I would like to get some feedback on a project I’ve been working on: tft_tasks. The picture below was produced by using trace_path.py, also from this project. The third column of nodes are the tasks provided by tft_tasks and the other nodes are the various python functions that make up these tasks.

My Goal

I think MLOPS is about making a leap in many different dimensions; the comfort and safety of pandas, numpy, scikit-learn, Jupyter notebooks, to the uncharted world of tensors, tensorflow transforms, model serving, etc. I think we need to make this leap easier, and it is my hope that something like tft_tasks can help, even if a little bit, by grounding users in the familiar reality of python. As such, I see this as a gateway project that gets users to adopt thinking that leads to “pipeline oriented thinking”.

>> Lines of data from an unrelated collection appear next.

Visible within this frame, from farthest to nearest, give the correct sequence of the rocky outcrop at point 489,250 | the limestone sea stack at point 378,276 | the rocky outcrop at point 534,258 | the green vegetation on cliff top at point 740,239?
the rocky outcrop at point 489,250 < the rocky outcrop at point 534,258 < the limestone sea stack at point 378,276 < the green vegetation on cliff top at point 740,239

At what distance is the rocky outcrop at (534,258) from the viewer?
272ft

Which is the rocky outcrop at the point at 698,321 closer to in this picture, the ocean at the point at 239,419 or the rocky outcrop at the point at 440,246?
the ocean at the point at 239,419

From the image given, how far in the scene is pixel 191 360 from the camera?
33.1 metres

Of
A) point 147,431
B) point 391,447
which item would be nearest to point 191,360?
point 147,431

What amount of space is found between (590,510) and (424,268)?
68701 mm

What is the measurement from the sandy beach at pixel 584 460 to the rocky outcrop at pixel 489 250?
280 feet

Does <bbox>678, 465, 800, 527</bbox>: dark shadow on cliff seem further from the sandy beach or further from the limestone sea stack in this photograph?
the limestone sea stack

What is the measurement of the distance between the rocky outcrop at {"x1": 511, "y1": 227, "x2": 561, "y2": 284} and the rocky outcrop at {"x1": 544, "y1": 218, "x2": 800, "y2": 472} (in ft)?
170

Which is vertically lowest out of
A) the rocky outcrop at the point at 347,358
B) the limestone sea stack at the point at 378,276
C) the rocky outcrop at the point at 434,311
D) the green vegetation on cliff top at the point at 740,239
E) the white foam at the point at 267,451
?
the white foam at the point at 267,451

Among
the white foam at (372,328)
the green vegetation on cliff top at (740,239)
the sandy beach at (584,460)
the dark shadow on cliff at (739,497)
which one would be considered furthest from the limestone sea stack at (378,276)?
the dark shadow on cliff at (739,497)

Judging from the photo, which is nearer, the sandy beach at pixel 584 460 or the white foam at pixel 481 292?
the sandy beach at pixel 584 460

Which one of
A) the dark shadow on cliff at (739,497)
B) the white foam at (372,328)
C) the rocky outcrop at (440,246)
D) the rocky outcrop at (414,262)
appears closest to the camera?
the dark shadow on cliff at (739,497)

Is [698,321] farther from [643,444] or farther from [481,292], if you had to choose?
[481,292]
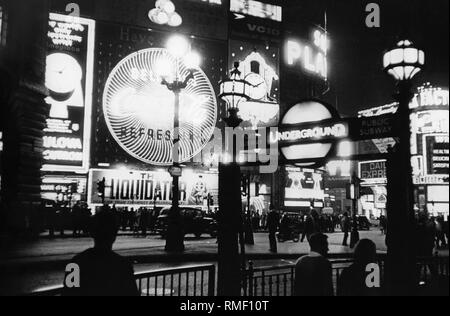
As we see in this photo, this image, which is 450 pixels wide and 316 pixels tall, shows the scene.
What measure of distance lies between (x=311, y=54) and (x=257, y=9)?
9.86m

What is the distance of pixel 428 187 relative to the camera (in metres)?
55.2

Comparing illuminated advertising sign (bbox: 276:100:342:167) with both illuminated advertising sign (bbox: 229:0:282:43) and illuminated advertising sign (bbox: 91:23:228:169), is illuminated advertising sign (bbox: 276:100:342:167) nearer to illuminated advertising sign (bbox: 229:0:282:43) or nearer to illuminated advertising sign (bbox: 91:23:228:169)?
illuminated advertising sign (bbox: 91:23:228:169)

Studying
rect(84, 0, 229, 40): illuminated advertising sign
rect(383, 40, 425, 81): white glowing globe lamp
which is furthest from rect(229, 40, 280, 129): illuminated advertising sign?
rect(383, 40, 425, 81): white glowing globe lamp


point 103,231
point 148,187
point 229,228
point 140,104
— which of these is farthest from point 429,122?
point 103,231

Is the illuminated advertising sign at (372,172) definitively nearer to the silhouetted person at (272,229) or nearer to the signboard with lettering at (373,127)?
the silhouetted person at (272,229)

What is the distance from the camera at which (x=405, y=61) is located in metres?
6.29

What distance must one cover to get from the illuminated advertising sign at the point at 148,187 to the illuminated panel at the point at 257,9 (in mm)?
20706

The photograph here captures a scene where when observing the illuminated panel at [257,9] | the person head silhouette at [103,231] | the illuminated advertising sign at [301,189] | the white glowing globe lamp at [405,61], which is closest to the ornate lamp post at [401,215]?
the white glowing globe lamp at [405,61]

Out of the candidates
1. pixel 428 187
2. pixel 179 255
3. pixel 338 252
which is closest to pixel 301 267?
pixel 179 255

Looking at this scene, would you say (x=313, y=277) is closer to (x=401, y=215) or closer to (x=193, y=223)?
(x=401, y=215)

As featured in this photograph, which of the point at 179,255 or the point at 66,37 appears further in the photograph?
the point at 66,37

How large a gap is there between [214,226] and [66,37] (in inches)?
983
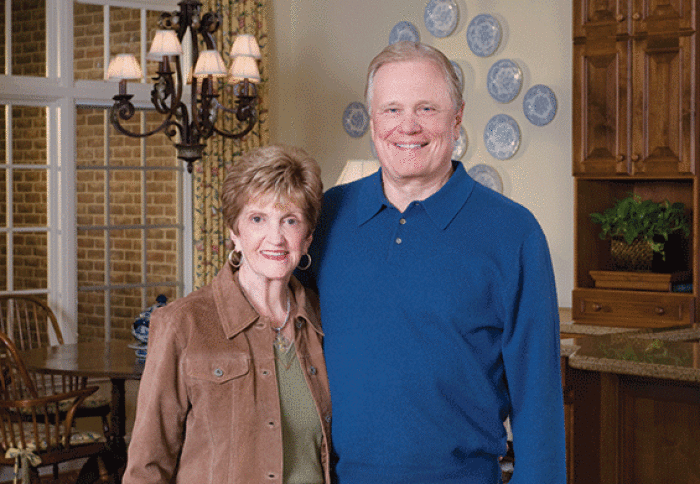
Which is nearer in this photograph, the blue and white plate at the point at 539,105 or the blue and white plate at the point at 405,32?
the blue and white plate at the point at 539,105

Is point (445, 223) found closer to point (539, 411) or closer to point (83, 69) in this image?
point (539, 411)

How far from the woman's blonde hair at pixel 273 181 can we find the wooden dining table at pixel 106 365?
2.24 metres

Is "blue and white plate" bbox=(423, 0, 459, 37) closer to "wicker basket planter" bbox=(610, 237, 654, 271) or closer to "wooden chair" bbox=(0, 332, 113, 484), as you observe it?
"wicker basket planter" bbox=(610, 237, 654, 271)

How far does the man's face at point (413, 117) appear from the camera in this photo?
168cm

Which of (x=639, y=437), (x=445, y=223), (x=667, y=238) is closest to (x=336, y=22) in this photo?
(x=667, y=238)

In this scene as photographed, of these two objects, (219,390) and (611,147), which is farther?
(611,147)

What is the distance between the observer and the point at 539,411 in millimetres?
1655

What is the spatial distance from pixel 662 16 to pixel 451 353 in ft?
11.4

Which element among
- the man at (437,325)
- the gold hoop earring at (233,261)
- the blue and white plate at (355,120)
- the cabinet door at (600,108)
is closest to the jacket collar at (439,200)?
the man at (437,325)

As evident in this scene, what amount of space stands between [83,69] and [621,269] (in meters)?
3.62

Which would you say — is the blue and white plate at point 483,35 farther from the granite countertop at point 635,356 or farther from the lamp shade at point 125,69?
the granite countertop at point 635,356

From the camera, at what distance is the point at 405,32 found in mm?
5984

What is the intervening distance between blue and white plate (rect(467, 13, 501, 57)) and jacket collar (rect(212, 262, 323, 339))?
411cm

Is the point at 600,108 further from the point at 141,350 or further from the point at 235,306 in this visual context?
the point at 235,306
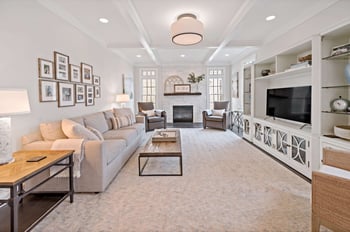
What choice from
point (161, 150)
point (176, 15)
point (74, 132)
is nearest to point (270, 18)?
point (176, 15)

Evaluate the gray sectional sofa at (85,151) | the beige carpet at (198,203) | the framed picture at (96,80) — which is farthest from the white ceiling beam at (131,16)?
the beige carpet at (198,203)

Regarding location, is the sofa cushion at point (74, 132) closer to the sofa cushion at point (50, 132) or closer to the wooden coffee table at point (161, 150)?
the sofa cushion at point (50, 132)

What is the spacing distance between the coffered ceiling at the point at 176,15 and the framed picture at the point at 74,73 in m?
0.80

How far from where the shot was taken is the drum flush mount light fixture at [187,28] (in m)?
3.48

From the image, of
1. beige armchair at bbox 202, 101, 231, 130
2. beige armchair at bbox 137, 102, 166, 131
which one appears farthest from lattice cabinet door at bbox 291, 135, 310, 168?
beige armchair at bbox 137, 102, 166, 131

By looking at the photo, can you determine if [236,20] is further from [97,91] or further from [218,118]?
[218,118]

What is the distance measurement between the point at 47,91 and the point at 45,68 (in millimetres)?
353

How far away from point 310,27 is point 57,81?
4223 millimetres

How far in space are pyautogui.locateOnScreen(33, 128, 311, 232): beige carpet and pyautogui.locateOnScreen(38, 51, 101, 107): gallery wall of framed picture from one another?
169 centimetres

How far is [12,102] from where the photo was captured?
194cm

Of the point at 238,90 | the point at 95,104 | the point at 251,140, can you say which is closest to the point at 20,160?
the point at 95,104

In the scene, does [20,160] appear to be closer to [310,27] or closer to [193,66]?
[310,27]

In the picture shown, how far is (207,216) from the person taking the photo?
2.13m

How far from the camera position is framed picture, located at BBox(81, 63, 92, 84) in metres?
4.48
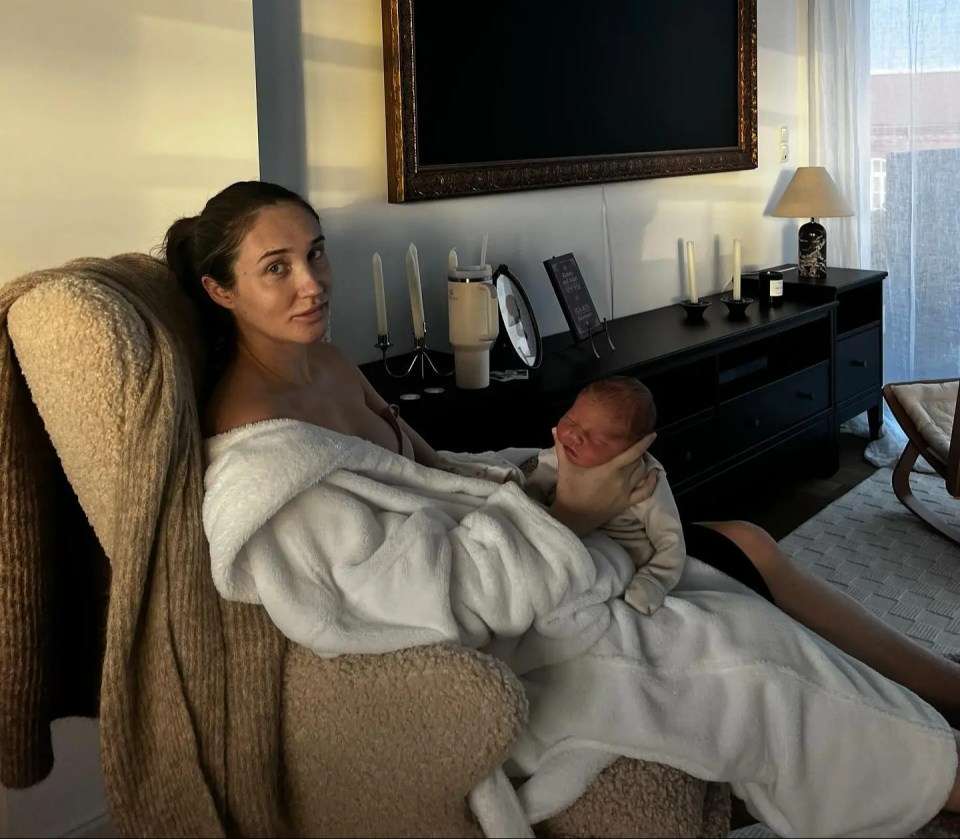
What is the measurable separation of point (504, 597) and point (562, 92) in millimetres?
2004

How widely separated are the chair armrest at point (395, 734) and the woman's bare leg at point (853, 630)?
776 millimetres

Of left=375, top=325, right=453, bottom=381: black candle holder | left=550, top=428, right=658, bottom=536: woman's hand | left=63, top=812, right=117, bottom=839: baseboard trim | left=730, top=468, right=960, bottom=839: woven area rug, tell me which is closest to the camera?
left=550, top=428, right=658, bottom=536: woman's hand

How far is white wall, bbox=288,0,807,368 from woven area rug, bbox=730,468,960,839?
921mm

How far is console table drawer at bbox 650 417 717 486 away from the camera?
2857mm

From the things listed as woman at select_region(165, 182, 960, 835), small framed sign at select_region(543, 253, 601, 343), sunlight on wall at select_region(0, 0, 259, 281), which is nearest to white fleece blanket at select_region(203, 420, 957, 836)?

If you look at the continuum of ML, on one side you have AutoML, and on the other side you have custom training with pipelines etc. I think there’s a middle-ground that can help people appreciate just how rich of an ecosystem tensorflow provides from a feature engineering perspective. For example, with tensorflow transform, if you write a preprocessing_fn in a certain way, you essentially get infinite scale with the dataflow model/apache beam.

Wouldn’t it be great if you could point to your data, and the tensorflow ecosystem provides you not only a starting point, where you could write your feature engineering component of the overall workflow, but also provides you with the connections into a basic model, and produces artifacts that can be served? That’s the goal that I’m working towards.

Where I am:

v0.02 Provides the following features:

Sample implementation of an end-to-end ML pipeline in tft_tasks.py using tensorflow transform including sample data.
Instrumentation and depiction of the “pipeline” via TracePath in trace_path.py that captures and visualizes the interrelationships amongst the various functions. The idea being to make the problem less daunting by breaking it down into pieces. Each node is a function, and the edges are transitions of control. For example, one of the tasks is view_transformed_data, where the user can see what a single observation looks like after it’s been passed through preprocessing_fn.
An extensible task based framework via task_dag in tft_tasks.py that captures the dependencies among the various functions that comprise the pipeline, and handles executing pre-requisites.
Maintenance of task state via task_state_dictionary in tft_tasks.py so as not to repeat tasks that have already been performed.
Execution performance is captured, but not currently exposed directly to the user. Performance data is available in the MyTracePath object.

What’s next?

I want to make use of tfx to get the schema related information, and generalize this and add in some interactivity for tabular datasets. It would be a dream to be able to produce a Jupyter notebook to get people started/hooked into the amazing tensorflow ecosystem.

What I need?

I would love feedback through use, ideas, critique of the design/code. Pull requests and issues are also welcome at the repo. Thank you!